As mentioned, the Copy Web Site function is enabled only for Web site projects. There are no technical reasons, however, that prevent the feature from also being implemented for Web application projects. It was merely a matter of opportunity and a design choice. The assumption is that if you opt for a WAP, you primarily intend to deploy compiled assemblies and markup files. This means that editing a code-behind class on the fly and live on the production server (for example, to apply a sensitive update) is not a priority of yours. Therefore, you are probably more interested in an automated deployment experience.

Copying Files

The Copy Web Site function allows you to sync up your project files directly with the target directory on the IIS machine (as illustrated in Figure 2-8) or in other ways. For example, you can connect to the IIS Web site via FTP or via FrontPage extensions.
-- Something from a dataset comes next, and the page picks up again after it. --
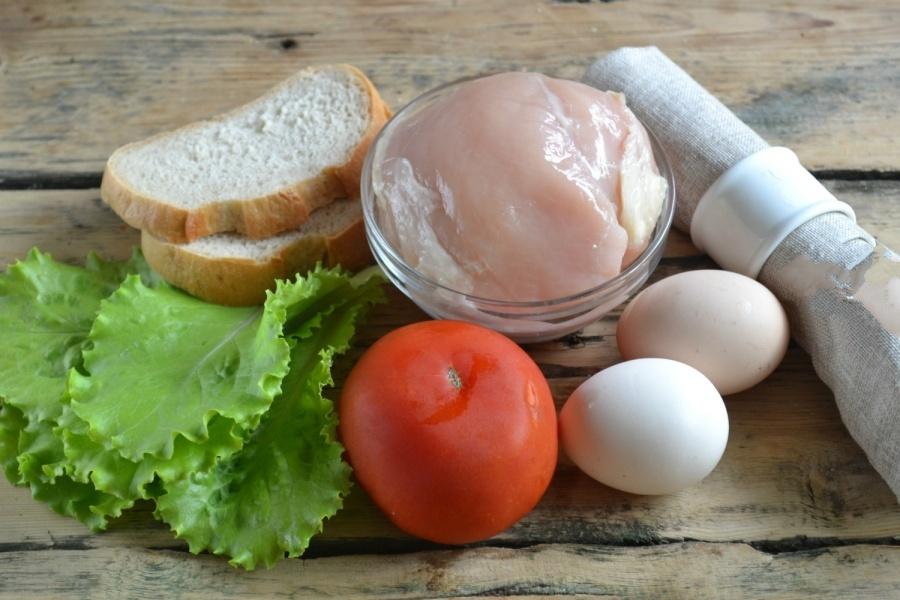 В первую очередь, сразу приготовим все продукты. Заранее нужно сварить яйца (вкрутую) и остудить.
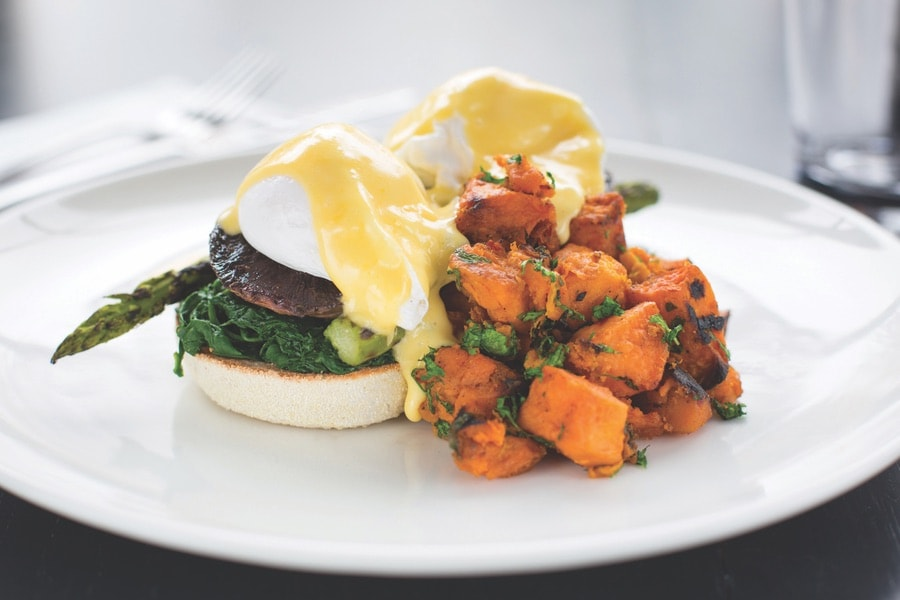 Eggs Florentine at Angelina's. VIE Magazine. The Sophisticate Issue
Beyond the Copy Web Site facility of Visual Studio, to copy files to a target site you can use any of the following: FTP transfer, any server management tools providing forms of smart replication on a remote site, or an MSI installer application.

Each option has pros and cons, and the best fit can be found only after you know exactly the runtime host scenario and if the purpose of the application is clearly delineated. Be aware that if you’re going to deploy the application on an ISP host, you might be forced to play by the rules (read, “use the tools”) that your host has set. If you’re going to deliver a front end for an existing system to a variety of servers, you might find it easier to create a setup project. On the other hand, FTP is great for general maintenance and for applying quick fixes. Ad hoc tools, on the other hand, can give you automatic sync-up features. Guess what? Choosing the right technique is strictly application-specific and is ultimately left to you.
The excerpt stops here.